SIGIR'98 demonstrations: PWA: An Extended Probabilistic Web Algebra

PWA: An Extended Probabilistic Web Algebra


Dan Smith
Dan Smith, School of Information Systems, University of East Anglia, Norwich, NR4 7TJ, UK

Rattasit Sukhahuta
Rattasit Sukhahuta, School of Information Systems, University of East Anglia, Norwich, NR4 7TJ, UK


Abstract

PWA is an extended relational algebra that provides functionality to fetch and query information directly from intranet/internet data sources. In PWA, information extraction is combined with an extended relational algebra to deal with imprecise queries over semistructured information sources.

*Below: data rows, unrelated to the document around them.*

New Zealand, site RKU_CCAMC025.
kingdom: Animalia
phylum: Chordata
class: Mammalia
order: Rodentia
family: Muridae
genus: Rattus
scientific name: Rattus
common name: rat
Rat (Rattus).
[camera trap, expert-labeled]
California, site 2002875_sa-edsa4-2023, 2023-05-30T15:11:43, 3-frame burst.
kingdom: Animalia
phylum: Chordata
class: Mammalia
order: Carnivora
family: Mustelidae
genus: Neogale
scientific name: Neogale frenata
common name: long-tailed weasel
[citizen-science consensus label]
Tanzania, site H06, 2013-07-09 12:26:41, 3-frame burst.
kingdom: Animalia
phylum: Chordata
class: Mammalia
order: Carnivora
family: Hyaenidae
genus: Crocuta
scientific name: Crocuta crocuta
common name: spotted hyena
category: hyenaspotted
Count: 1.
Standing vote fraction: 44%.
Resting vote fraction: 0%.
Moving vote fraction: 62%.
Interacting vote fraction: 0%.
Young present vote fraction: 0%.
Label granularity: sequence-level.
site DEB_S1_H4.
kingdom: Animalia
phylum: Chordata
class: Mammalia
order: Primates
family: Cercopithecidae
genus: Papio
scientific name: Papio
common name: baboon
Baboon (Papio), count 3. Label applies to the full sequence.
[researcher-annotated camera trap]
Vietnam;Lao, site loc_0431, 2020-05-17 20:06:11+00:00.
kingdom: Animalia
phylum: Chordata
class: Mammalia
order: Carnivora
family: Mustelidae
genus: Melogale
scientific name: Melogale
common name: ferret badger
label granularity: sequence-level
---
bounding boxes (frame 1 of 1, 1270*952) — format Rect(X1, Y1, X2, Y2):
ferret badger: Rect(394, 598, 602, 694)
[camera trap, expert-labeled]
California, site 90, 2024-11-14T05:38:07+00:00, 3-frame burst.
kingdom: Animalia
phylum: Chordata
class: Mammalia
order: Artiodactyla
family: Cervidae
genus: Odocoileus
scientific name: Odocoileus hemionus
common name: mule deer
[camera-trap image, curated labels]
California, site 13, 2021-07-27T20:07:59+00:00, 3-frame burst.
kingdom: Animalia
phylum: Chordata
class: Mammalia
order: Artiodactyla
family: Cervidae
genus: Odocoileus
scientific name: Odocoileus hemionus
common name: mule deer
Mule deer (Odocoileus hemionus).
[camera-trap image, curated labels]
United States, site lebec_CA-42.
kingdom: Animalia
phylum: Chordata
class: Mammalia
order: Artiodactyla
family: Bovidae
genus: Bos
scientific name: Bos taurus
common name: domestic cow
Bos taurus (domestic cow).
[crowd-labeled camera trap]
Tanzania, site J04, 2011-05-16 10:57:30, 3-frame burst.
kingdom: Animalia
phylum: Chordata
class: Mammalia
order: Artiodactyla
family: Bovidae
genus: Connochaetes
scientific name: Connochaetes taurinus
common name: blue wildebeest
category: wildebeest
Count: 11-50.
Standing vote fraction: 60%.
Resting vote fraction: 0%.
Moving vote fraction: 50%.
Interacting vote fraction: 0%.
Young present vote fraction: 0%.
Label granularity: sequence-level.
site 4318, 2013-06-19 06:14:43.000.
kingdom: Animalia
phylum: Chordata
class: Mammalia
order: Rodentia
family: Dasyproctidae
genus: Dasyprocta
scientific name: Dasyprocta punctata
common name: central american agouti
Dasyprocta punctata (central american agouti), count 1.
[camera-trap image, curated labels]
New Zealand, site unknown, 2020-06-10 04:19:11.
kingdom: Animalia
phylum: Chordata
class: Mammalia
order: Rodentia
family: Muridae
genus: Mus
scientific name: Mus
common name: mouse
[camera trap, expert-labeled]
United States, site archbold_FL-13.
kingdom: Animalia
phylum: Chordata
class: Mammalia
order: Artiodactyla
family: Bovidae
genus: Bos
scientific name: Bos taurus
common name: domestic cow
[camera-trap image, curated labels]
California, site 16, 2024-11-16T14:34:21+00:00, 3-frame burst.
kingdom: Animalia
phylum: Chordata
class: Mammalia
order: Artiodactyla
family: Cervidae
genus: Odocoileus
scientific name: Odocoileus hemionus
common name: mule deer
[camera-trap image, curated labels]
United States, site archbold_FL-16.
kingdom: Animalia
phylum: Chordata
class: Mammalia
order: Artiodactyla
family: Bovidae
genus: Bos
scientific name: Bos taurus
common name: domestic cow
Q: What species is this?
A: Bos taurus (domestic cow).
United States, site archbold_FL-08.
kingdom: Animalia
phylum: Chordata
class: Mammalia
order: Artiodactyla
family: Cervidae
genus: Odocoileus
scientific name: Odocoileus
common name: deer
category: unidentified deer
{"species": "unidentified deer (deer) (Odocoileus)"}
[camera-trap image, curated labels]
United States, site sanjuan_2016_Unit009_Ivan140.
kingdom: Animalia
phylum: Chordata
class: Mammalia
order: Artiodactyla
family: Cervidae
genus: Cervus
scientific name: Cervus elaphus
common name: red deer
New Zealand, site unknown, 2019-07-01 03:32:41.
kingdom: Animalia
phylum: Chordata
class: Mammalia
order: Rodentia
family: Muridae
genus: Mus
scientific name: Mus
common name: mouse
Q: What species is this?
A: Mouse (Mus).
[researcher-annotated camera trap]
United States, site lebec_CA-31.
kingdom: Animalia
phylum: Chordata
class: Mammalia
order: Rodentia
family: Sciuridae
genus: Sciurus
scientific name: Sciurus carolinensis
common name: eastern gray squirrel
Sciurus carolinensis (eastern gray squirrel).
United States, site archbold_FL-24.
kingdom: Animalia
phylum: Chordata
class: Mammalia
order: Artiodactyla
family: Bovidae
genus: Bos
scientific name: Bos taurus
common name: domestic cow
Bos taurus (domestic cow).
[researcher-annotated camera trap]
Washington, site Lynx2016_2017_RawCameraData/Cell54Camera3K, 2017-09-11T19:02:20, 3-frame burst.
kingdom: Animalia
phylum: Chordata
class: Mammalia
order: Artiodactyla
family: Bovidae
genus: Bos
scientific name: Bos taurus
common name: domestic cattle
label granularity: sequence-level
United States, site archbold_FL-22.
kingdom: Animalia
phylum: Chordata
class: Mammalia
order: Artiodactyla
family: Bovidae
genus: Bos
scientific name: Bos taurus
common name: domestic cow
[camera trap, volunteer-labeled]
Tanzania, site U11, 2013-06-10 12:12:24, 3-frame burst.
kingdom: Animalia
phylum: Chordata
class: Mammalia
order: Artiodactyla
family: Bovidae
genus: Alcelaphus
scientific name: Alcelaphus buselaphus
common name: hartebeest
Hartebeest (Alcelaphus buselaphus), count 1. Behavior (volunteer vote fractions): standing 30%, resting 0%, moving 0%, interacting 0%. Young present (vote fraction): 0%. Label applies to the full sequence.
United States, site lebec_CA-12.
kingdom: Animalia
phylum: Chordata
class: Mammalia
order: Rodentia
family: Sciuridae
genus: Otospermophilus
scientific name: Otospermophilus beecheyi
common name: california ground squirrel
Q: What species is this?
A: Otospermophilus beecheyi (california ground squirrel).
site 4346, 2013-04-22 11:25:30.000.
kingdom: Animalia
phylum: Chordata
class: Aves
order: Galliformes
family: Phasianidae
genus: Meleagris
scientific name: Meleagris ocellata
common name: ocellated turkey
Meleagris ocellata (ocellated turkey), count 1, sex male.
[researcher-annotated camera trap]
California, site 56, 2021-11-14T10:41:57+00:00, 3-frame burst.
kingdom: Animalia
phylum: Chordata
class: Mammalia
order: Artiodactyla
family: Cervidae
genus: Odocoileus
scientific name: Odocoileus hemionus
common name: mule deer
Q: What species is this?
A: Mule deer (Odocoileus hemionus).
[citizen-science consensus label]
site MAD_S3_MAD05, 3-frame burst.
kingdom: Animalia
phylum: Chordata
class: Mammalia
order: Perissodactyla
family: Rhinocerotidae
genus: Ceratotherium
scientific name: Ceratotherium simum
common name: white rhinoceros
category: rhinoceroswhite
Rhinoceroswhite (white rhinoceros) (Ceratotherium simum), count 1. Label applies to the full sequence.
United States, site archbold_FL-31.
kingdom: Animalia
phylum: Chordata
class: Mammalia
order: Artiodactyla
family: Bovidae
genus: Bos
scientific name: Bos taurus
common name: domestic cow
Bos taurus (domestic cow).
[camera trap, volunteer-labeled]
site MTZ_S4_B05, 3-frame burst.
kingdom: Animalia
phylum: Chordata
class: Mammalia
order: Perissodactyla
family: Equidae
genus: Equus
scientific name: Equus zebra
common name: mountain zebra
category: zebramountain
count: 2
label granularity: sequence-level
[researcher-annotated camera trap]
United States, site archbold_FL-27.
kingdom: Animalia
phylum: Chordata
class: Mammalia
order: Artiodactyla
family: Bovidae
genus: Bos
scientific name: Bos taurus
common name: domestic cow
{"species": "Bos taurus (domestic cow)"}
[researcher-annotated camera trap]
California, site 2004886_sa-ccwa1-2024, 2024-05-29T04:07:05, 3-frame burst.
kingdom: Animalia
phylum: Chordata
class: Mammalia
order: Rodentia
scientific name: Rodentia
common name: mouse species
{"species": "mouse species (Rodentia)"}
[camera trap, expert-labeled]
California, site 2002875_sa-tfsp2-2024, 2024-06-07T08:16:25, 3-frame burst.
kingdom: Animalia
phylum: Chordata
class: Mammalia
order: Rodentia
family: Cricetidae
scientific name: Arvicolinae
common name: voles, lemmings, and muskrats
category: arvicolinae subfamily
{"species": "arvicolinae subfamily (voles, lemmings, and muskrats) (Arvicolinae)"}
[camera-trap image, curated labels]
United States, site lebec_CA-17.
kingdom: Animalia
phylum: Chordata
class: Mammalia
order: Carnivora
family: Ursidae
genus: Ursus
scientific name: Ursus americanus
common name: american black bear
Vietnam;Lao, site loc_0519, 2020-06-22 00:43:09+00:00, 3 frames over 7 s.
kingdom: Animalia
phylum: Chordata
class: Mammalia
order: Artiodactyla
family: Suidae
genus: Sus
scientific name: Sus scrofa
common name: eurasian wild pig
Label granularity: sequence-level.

The information we access is either not organised as structured records, or is likely to be structured in an inconvenient or unhelpful form. Our information extraction approach is based on a document abstract model in which the document is hierarchically partitioned into regions that contain concepts of interest. Each region corresponds to a limited structural and semantic domain that allows us to simplify the concept identification process. This allows us to adopt an effective structured approach and to avoid the use of complex natural language understanding techniques during the concept recognition process. In PWA, concepts are viewed as complex values in a relational framework. Each concept has an associated set of values and weights, forming a probabilistic relation, which allows a PWA user to optionally specify the maximum and minimum probability range for any concept.

The implementation of PWA demonstrates how information extraction techniques, combined with an extended relational algebra, allows users to select and manipulate relevant subsets of information for a wide variety of semistructured data sources.